* [任务说明 1]: 请显示记录中所有含有字符串“closer”的行，注意区分大小写。

*** 所给文本

题目
Given a set of non-overlapping intervals, insert a new interval into the intervals (merge if necessary).
You may assume that the intervals were initially sorted according to their start times.
Example 1:
Given intervals [1,3],[6,9], insert and merge [2,5] in as [1,5],[6,9].
Example 2:
Given [1,2],[3,5],[6,7],[8,10],[12,16], insert and merge [4,9] in as [1,2],[3,10],[12,16].
This is because the new interval [4,9] overlaps with [3,5],[6,7],[8,10].
思路
这道题目比较简单,就是逻辑结构有点繁琐。
代码
/**
* Definition for an interval.
* public class Interval {
* int start;
* int end;
* Interval() { start = 0; end = 0; }
* Interval(int s, int e) { start = s; end = e; }
* }
*/
class Solution {
public List<Interval> insert(List<Interval> intervals, Interval newInterval) {
if(intervals.size()<=0)
{
intervals.add(newInterval);
return intervals;
}
for(int i=0;i<intervals.size();i++)
{
int astart = intervals.get(i).start;
int aend = intervals.get(i).end;
int bstart = newInterval.start;
int bend = newInterval.end;
if(bstart<astart)
{
if(bend<astart)
{
intervals.add(i,newInterval);
return intervals;
}
else{
if(bend<=aend)
{
intervals.get(i).start = bstart;
return intervals;
}
else
{
intervals.remove(i);
i--;
System.out.println(i);
continue;
}
}
}
else{
if(bstart<=aend){
if(bend<=aend)
{
return intervals;
}
else
{
newInterval.start = astart;
intervals.remove(i);
i--;
continue;
}
}
else{
continue;
}
}
}
intervals.add(newInterval);
return intervals;
}
}

******

* [任务说明 2]: 请原样写出插入区间那篇文本中从“You may assume”一直到“for an interval.”的全部内容。

*** 所列记录

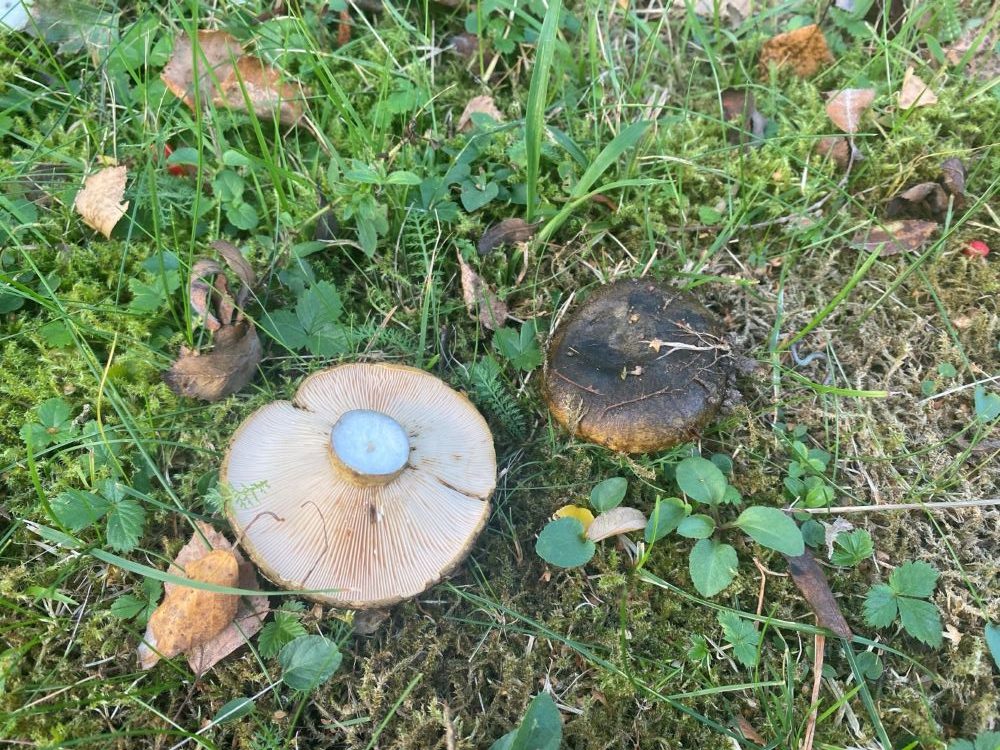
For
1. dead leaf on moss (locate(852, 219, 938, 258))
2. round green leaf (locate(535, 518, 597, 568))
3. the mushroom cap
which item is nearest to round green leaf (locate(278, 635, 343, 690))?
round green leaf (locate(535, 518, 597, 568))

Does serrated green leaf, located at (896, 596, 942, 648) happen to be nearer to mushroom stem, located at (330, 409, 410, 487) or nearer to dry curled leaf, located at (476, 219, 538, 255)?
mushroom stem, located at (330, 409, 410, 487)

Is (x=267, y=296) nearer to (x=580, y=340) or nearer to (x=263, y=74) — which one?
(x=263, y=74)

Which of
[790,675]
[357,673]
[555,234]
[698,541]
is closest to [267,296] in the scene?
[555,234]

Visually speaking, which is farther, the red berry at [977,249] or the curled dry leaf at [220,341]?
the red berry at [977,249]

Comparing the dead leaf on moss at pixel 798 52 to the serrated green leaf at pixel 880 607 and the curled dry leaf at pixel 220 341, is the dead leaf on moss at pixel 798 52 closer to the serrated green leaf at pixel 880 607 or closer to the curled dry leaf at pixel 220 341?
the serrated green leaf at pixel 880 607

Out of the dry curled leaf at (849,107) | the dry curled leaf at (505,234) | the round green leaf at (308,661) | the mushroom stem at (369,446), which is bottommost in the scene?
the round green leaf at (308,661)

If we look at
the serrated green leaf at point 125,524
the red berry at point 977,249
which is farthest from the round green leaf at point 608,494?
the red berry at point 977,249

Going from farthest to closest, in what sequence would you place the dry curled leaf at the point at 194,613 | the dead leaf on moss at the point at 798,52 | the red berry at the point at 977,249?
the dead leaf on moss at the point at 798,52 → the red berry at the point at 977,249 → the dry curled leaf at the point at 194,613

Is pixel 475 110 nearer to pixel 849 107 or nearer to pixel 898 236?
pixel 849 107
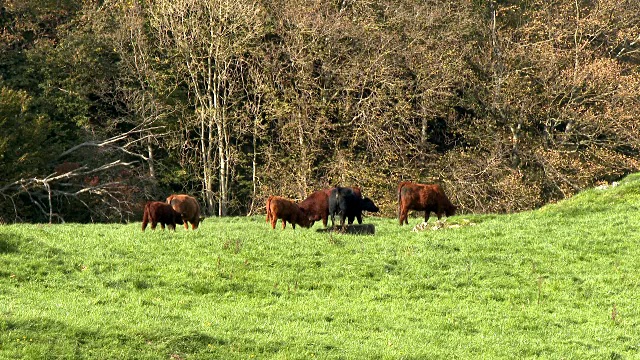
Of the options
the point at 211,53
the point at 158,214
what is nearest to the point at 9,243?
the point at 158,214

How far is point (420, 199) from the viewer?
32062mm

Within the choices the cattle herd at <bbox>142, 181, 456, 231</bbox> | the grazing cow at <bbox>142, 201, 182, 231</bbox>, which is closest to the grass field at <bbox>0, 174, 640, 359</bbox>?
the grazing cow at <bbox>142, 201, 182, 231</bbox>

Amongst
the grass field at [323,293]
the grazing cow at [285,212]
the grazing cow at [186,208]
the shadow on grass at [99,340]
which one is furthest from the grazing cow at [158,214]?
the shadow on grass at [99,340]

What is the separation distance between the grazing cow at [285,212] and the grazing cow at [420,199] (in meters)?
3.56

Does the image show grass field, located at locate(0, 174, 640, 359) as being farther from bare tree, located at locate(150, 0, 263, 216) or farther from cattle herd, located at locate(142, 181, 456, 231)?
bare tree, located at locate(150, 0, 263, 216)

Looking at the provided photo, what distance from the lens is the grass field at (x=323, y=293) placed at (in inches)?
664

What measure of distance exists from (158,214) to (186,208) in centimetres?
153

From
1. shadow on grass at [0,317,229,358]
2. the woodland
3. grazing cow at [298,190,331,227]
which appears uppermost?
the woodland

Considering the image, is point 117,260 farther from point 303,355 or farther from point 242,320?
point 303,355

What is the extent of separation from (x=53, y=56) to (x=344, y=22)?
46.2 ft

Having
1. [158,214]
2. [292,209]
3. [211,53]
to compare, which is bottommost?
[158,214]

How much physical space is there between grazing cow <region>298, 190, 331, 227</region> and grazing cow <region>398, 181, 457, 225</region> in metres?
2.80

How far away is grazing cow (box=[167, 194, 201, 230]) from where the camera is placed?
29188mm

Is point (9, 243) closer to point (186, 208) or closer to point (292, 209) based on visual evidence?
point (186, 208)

******
*** 所列记录

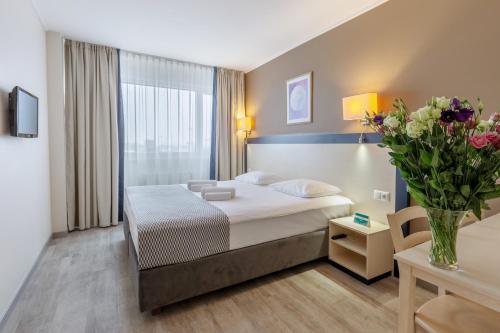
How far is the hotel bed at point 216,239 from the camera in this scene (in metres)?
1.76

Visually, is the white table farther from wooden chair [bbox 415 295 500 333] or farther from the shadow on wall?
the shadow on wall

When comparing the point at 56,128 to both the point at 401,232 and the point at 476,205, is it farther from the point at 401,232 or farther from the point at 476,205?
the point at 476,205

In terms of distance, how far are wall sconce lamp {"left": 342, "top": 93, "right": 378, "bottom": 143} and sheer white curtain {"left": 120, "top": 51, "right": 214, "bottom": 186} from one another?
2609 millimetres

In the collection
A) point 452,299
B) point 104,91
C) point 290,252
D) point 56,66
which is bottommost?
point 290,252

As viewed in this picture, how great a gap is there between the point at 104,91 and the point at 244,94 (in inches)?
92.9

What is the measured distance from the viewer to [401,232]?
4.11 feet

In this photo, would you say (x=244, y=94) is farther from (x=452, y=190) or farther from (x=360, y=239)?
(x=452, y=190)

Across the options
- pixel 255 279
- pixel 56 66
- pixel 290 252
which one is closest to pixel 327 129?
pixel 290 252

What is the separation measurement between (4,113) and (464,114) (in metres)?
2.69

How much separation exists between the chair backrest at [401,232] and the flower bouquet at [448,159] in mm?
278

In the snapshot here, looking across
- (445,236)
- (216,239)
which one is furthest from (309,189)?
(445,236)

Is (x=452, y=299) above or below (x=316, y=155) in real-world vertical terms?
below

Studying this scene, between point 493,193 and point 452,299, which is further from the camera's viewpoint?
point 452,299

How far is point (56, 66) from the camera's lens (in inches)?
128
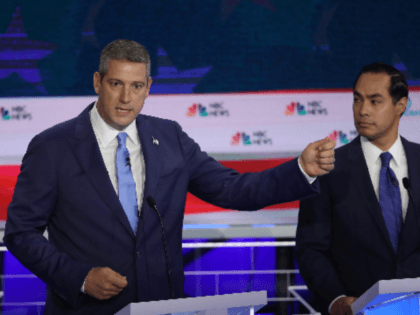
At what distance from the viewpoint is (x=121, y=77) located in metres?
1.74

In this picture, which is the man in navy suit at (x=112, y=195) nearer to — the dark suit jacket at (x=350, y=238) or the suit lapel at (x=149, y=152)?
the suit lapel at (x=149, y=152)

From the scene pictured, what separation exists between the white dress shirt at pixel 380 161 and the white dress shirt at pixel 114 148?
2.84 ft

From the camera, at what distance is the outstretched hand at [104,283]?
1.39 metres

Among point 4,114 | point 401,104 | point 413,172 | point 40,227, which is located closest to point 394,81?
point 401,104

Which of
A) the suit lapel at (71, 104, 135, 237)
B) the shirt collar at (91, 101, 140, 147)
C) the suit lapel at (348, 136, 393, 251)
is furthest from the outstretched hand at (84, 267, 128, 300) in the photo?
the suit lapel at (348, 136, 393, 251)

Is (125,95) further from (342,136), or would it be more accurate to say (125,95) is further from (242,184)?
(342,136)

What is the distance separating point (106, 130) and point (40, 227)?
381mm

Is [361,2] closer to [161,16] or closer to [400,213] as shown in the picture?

******

* [解答过程 1]:
Comparing the dead leaf on moss at pixel 798 52 to the serrated green leaf at pixel 880 607 and the curled dry leaf at pixel 220 341, is the dead leaf on moss at pixel 798 52 closer to the serrated green leaf at pixel 880 607 or closer to the curled dry leaf at pixel 220 341?
Is point (9, 243) closer to point (186, 208) or closer to point (292, 209) based on visual evidence?
Is [361,2] closer to [161,16] or closer to [400,213] as shown in the picture?

* [解答过程 2]:
You may assume that the intervals were initially sorted according to their start times.
Example 1:
Given intervals [1,3],[6,9], insert and merge [2,5] in as [1,5],[6,9].
Example 2:
Given [1,2],[3,5],[6,7],[8,10],[12,16], insert and merge [4,9] in as [1,2],[3,10],[12,16].
This is because the new interval [4,9] overlaps with [3,5],[6,7],[8,10].
思路
这道题目比较简单,就是逻辑结构有点繁琐。
代码
/**
* Definition for an interval.